A new, short narrative review found that the preponderance of the evidence supports the effectiveness of older adults increasing daily protein intake (1.0-1.6 grams per kg of body weight per day) to build muscle mass or reduce its loss – but only for certain persons. The benefit of increasing protein intake beyond the recommended daily allowance occurs when accompanied by resistance exercise training. The benefit may also accrue for older adults with diagnosed medical conditions. Finally, a benefit would likely occur for the substantial fraction of older Americans that under-consumes protein-rich foods and may not consume enough protein to reach the RDA. On a per weight basis, animal protein likely provides a greater protein synthesis response than plant protein.

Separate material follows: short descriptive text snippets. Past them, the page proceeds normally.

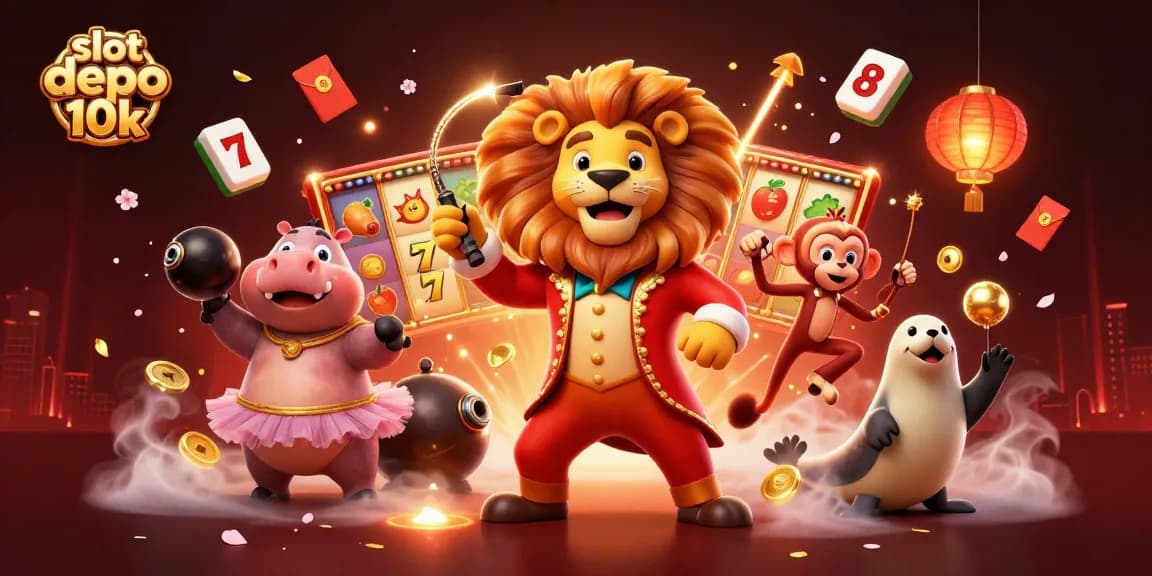 Engage with slot depo 10k as colorful characters play amid vibrant casino imagery, ready to win!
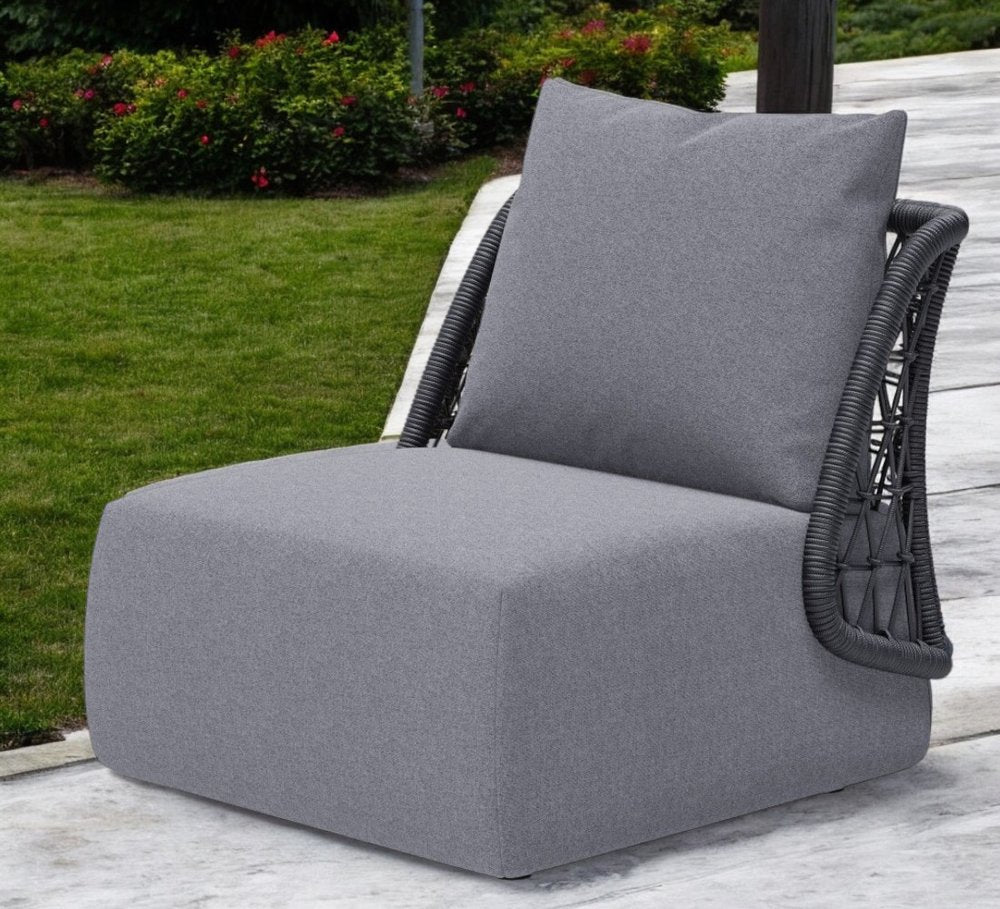 33" Gray Outdoor Accent Chair with Gray Cushions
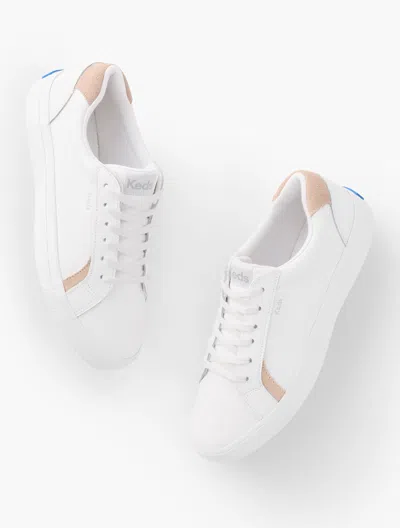 Keds Â® Pursuit Lace Up Sneakers - White/light Pink - 8 1/2 M Talbots In White,light Pink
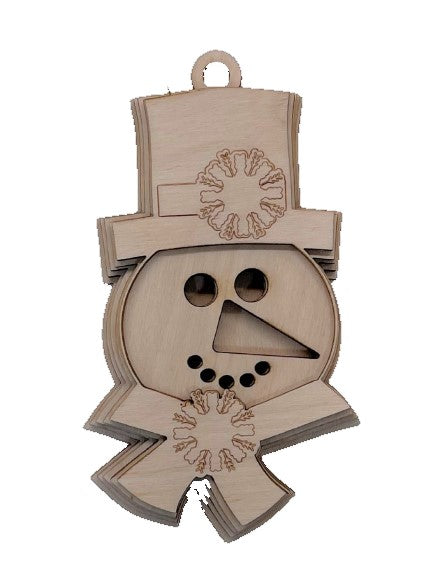 3D Ornament Snowman 4 Pieces Laser Cut Out Unfinished ORN146 3D Ornament Snowman 4 Pieces Laser Cut Out Unfinished ORN146
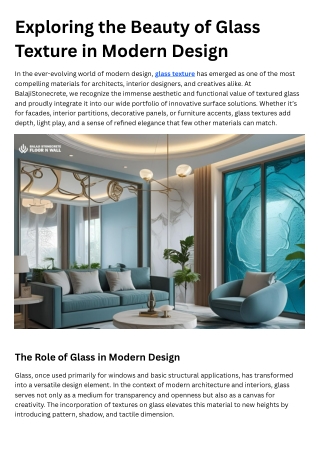 Exploring the Beauty of Glass Texture in Modern Design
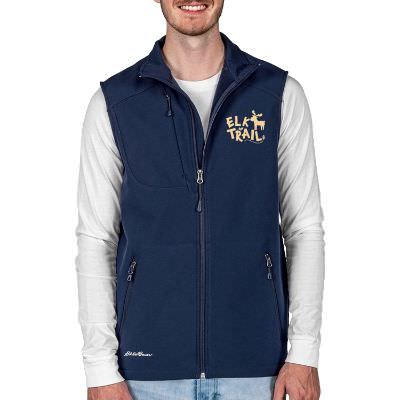 Navy blue mens soft shell vest.
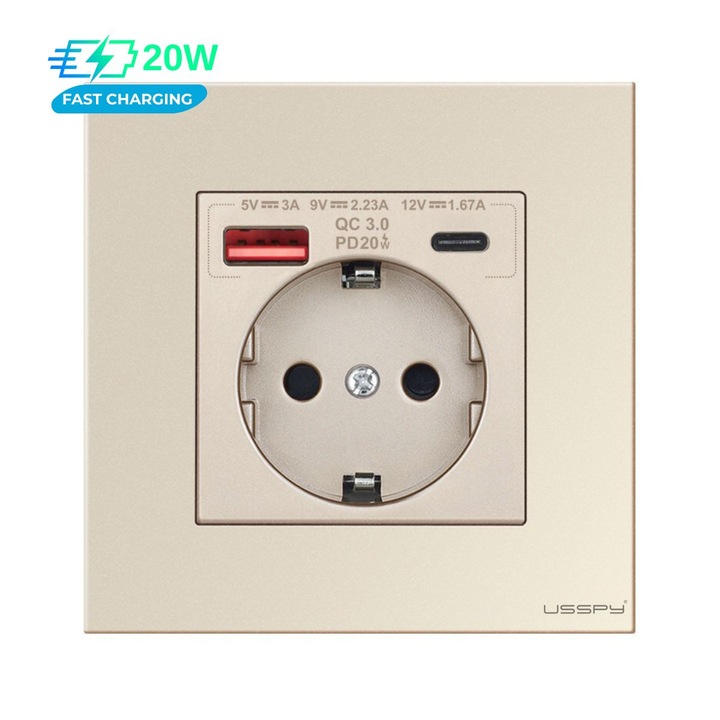 Priza cu rama din sticla securizata cu 2 USB A+C, 20W, USSPY®, protectie copii, schuko 16A, auriu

How much protein in a single meal?
Researchers in Arkansas reviewed evidence regarding protein intake for older people. Research suggests that protein intake is a crucial aspect of maintaining muscle mass and avoiding sarcopenia. Alas, older people respond less to dietary protein in terms of muscle protein synthesis than younger people. This finding points toward older people consuming more protein than younger people to maintain muscle mass. Research by the authors of the review suggests that daily intake of between 1.2 and 2.0 grams of high-quality protein per kg of body weight will stimulate maximum muscle protein synthesis. Contrary to other authors, these authors do not find an upper physiological limit to daily protein intake as it relates to muscle protein synthesis. Thus, they disagree with the idea of spreading daily protein intake into three more or less equal amounts each day.
A recent review summarized the controversy that exists regarding how much protein in a single meal can be used to build muscle. Much of the relevant research has focused on body-builders who want to add muscle mass. One idea is that muscle protein synthesis maxes out with 20-25 grams of protein consumed shortly after a weight-training session. Other findings suggest that 0.4 grams of protein per kg of body weight optimally foster muscle protein synthesis. For me, at 75 kg of body weight, that translates to 30 grams of whey protein at each training session. According to the authors of the review, the current evidence supports a target intake of protein of 0.4 grams per kg of body weight four times daily or 1.6 grams protein per kg per day, twice the RDA. For me, this translates to 120 grams of protein per day. Because I’m not a body-builder, I probably don’t need that much protein.
What to do?
Based on this and other studies, I've increased my daily protein intake to about 1.2 grams / kg of body weight or about 90 grams per day. My daily protein intake comes largely from low-fat Greek yogurt, whey powder, peanut butter, soy milk, cow’s milk, and beans. Plus, I head to the gym twice each week for one hour of resistance exercise training. I believe that the combination of boosting my daily protein intake and resistance exercise training will allow me to continue my long-distance hiking and cycling adventures.